Rewrite each line of the records below as an item in a numbered list, leaving out the blank lines.

-------

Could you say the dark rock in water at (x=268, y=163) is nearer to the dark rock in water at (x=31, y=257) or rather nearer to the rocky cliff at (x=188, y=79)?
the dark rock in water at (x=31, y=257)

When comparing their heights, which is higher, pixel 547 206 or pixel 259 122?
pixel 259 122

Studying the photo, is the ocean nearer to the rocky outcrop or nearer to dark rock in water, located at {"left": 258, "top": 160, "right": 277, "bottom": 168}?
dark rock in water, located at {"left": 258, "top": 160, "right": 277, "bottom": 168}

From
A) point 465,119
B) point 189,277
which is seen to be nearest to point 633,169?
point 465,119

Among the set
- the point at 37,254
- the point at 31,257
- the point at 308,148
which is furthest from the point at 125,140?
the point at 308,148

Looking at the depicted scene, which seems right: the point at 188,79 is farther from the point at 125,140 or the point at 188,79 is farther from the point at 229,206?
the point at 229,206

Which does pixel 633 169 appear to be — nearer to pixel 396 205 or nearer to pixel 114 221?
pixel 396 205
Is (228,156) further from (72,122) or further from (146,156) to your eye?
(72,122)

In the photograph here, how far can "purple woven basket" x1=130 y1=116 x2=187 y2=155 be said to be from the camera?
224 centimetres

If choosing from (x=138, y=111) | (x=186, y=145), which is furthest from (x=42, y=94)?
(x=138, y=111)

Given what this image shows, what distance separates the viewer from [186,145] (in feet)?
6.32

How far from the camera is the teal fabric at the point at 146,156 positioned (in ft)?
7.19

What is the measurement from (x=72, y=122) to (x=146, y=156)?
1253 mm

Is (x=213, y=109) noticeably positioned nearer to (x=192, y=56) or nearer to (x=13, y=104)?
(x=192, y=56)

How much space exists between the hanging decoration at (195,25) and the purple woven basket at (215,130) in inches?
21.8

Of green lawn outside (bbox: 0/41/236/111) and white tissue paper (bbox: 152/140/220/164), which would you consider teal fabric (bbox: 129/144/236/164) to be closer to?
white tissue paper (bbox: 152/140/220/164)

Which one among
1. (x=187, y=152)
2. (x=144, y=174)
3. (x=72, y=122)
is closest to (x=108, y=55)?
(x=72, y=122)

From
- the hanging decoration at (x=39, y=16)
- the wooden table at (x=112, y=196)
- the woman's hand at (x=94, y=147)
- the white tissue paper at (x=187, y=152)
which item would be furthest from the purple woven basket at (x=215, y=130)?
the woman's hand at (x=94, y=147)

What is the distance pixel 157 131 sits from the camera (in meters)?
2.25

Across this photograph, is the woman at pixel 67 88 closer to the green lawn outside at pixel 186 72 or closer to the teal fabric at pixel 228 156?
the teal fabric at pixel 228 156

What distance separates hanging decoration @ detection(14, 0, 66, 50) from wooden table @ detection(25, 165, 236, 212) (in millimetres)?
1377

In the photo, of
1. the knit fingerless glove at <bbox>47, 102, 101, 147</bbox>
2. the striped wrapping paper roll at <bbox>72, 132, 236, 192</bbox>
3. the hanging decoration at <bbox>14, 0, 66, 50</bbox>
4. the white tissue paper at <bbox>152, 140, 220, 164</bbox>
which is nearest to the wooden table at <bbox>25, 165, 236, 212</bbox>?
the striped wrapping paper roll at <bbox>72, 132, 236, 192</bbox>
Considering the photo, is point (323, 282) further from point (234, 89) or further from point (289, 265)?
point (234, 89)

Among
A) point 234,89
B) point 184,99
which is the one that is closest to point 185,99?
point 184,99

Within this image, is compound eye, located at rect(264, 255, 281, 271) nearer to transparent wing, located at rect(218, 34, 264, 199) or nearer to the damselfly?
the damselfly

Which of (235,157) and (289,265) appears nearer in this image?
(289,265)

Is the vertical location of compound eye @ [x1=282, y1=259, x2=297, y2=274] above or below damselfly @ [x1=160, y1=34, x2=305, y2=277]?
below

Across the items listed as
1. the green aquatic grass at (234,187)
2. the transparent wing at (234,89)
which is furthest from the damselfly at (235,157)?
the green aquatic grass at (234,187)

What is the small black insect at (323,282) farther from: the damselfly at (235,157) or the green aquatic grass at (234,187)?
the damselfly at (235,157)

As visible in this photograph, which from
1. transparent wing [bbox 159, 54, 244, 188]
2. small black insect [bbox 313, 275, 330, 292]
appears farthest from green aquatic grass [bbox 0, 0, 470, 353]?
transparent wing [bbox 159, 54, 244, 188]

-------

IN RESPONSE ::
1. Could you say the dark rock in water at (x=268, y=163) is nearer to the dark rock in water at (x=31, y=257) or rather nearer to the rocky cliff at (x=188, y=79)?
2. the dark rock in water at (x=31, y=257)
3. When comparing their heights, which is higher, pixel 547 206 or pixel 259 122?
4. pixel 259 122
5. Studying the photo, is the ocean nearer to the rocky outcrop or nearer to dark rock in water, located at {"left": 258, "top": 160, "right": 277, "bottom": 168}?
6. dark rock in water, located at {"left": 258, "top": 160, "right": 277, "bottom": 168}
7. From
8. A) point 465,119
9. B) point 189,277
10. which is seen to be nearest to point 633,169?
11. point 465,119
12. Among the set
13. - the point at 37,254
14. - the point at 31,257
15. - the point at 308,148
16. which is furthest from the point at 125,140?
17. the point at 308,148
18. Looking at the depicted scene, which seems right: the point at 188,79 is farther from the point at 125,140 or the point at 188,79 is farther from the point at 229,206?
19. the point at 229,206
20. Which does pixel 633 169 appear to be — nearer to pixel 396 205 or nearer to pixel 114 221?
21. pixel 396 205
22. Is (228,156) further from (72,122) or further from (146,156) to your eye?
23. (72,122)
24. In the photograph here, how far can "purple woven basket" x1=130 y1=116 x2=187 y2=155 be said to be from the camera?
25. 224 centimetres
26. If choosing from (x=138, y=111) | (x=186, y=145), which is furthest from (x=42, y=94)?
27. (x=138, y=111)
28. Given what this image shows, what distance separates the viewer from [186,145] (in feet)?
29. 6.32
30. How far from the camera is the teal fabric at the point at 146,156 positioned (in ft)?
31. 7.19
32. What is the measurement from (x=72, y=122) to (x=146, y=156)?
33. 1253 mm
34. Is (x=213, y=109) noticeably positioned nearer to (x=192, y=56) or nearer to (x=13, y=104)?
35. (x=192, y=56)
36. How much space exists between the hanging decoration at (195,25) and the purple woven basket at (215,130) in inches?
37. 21.8
38. Of green lawn outside (bbox: 0/41/236/111) and white tissue paper (bbox: 152/140/220/164), which would you consider teal fabric (bbox: 129/144/236/164) to be closer to?
39. white tissue paper (bbox: 152/140/220/164)
40. Which one among
41. 1. (x=187, y=152)
42. 2. (x=144, y=174)
43. 3. (x=72, y=122)
44. is closest to (x=108, y=55)?
45. (x=72, y=122)
46. From
47. - the hanging decoration at (x=39, y=16)
48. - the wooden table at (x=112, y=196)
49. - the woman's hand at (x=94, y=147)
50. - the white tissue paper at (x=187, y=152)
51. which item would be furthest from the purple woven basket at (x=215, y=130)?
52. the woman's hand at (x=94, y=147)
53. What is the distance pixel 157 131 sits from the camera (in meters)?
54. 2.25
55. Across this photograph, is the woman at pixel 67 88 closer to the green lawn outside at pixel 186 72 or closer to the teal fabric at pixel 228 156?
56. the teal fabric at pixel 228 156
57. What distance separates hanging decoration @ detection(14, 0, 66, 50) from wooden table @ detection(25, 165, 236, 212) (in millimetres)?
58. 1377
59. In the photo, of
60. 1. the knit fingerless glove at <bbox>47, 102, 101, 147</bbox>
61. 2. the striped wrapping paper roll at <bbox>72, 132, 236, 192</bbox>
62. 3. the hanging decoration at <bbox>14, 0, 66, 50</bbox>
63. 4. the white tissue paper at <bbox>152, 140, 220, 164</bbox>
64. which is nearest to the wooden table at <bbox>25, 165, 236, 212</bbox>?
65. the striped wrapping paper roll at <bbox>72, 132, 236, 192</bbox>
66. Considering the photo, is point (323, 282) further from point (234, 89) or further from point (289, 265)?
67. point (234, 89)
68. Among
69. A) point 234,89
70. B) point 184,99
71. which is the one that is closest to point 185,99?
72. point 184,99
73. Within this image, is compound eye, located at rect(264, 255, 281, 271) nearer to transparent wing, located at rect(218, 34, 264, 199) or nearer to the damselfly?
74. the damselfly
75. Which of (235,157) and (289,265) appears nearer in this image?
76. (289,265)
77. Is the vertical location of compound eye @ [x1=282, y1=259, x2=297, y2=274] above or below damselfly @ [x1=160, y1=34, x2=305, y2=277]?
78. below
79. Across the items listed as
80. 1. the green aquatic grass at (234,187)
81. 2. the transparent wing at (234,89)
82. which is furthest from the damselfly at (235,157)?
83. the green aquatic grass at (234,187)
84. What is the small black insect at (323,282) farther from: the damselfly at (235,157) or the green aquatic grass at (234,187)?
85. the damselfly at (235,157)
86. As visible in this photograph, which from
87. 1. transparent wing [bbox 159, 54, 244, 188]
88. 2. small black insect [bbox 313, 275, 330, 292]
89. appears farthest from green aquatic grass [bbox 0, 0, 470, 353]?
90. transparent wing [bbox 159, 54, 244, 188]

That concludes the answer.